Text under study:
****************************************

Dr. Ken Haller talks about vaccination safety with 'St. Louis on the Air' host Don Marsh on Feb. 10, 2015, at St. Louis Public Radio in St. Louis.
Alex Heuer
St. Louis Public Radio

The measles vaccine is safe and effective, pediatrician Ken Haller said; there’s no reason not to get it.

“This virus is very tenacious,” Haller told “St. Louis on the Air” host Don Marsh on Tuesday. “If someone with measles walks into a room and even just breathes, it can stay in the air for two hours. Anyone coming into that room who’s susceptible has a 90 percent chance of getting sick from it.”

The Centers for Disease Control and Prevention says 121 measles cases have been reported in 17 states and Washington, D.C., since Feb. 6. Ten of those cases are in the Chicago area; the cases are tied to the same daycare facility, and all but one of the victims is younger than 1 year of age — too young for the measles vaccine. In 2004, the CDC says there were 37 measles cases in the U.S.; in 2014 there were 644 cases. Worldwide, about 20 million people get the measles each year, and 146,000 die from it.

“Even though we are seeing these cases, strictly speaking measles is still considered eradicated from the United States because these cases have been linked to people going abroad and getting it in another country then coming back and then spreading it locally. Then you get this big firestorm of cases and they die out,” said Haller, who is a SLUCare pediatrician at Cardinal Glennon and associate professor of pediatrics at Saint Louis University.

The measles vaccine is not new. People born after 1957 usually received the vaccine. Haller said he remembers having measles as a child. “I remember being really, really ill for a couple of weeks,” he said.

Measles generally starts with a fever, runny nose, cough, red eyes and sore throat, then is followed by a tell-tale rash that spreads over the body. About 30 percent of those who get measles develop complications, including pneumonia, ear infections or diarrhea, according to the CDC.

“People who get that vaccine once have about a 93 percent chance of being immunized the rest of their lives. If you get it a second time, that rises to about 97, 98 percent,” Haller said. “It’s a very, very effective vaccine.”

The measles, mumps and rubella vaccine is administered in two doses: the first at 12 to 15 months and the second at 4 to 6 years of age.

Vaccine fears persist, though, for a couple of reasons, Haller said.

“Being afraid for the safety of your child is normal and natural and healthy. It shows me you love your child,” Haller said. But other fears are based on a discredited paper that linked vaccines to autism 17 years ago.

“There was a paper that was published in 1998. It was written by an English physician, a gastroenterologist actually, named Andrew Wakefield. It purported to show a link between the MMR vaccine and autism,” Haller said. “Andrew Wakefield has been shown to be a con man.

****************************************

Data shown:
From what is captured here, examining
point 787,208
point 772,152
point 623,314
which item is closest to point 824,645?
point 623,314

****************************************

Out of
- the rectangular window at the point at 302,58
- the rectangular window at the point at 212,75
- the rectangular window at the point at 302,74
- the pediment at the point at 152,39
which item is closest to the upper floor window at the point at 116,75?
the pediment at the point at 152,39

****************************************

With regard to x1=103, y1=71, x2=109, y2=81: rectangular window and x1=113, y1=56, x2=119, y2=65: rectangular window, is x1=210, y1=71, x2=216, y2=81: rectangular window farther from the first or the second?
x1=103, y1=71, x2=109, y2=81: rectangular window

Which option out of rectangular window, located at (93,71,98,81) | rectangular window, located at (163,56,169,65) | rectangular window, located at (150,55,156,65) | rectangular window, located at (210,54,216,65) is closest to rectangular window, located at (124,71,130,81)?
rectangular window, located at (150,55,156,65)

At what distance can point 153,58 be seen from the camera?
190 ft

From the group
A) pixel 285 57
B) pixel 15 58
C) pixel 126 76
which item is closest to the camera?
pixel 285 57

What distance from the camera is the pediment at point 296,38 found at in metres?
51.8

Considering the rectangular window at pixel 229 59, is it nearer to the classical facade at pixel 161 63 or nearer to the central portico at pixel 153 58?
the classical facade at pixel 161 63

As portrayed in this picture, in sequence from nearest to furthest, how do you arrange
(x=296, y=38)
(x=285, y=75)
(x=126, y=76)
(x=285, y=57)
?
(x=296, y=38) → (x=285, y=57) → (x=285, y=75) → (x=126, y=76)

****************************************

Apply what you read:
- a) Name every symptom that the measles article says measles generally starts with, before the rash appears.
- b) Update the measles article by writing out everything from "Measles generally starts" down to "to the CDC.", with "pneumonia" changed to "bronchitis".

Task responses:
- a) fever, runny nose, cough, red eyes, sore throat

- b)
Measles generally starts with a fever, runny nose, cough, red eyes and sore throat, then is followed by a tell-tale rash that spreads over the body. About 30 percent of those who get measles develop complications, including bronchitis, ear infections or diarrhea, according to the CDC.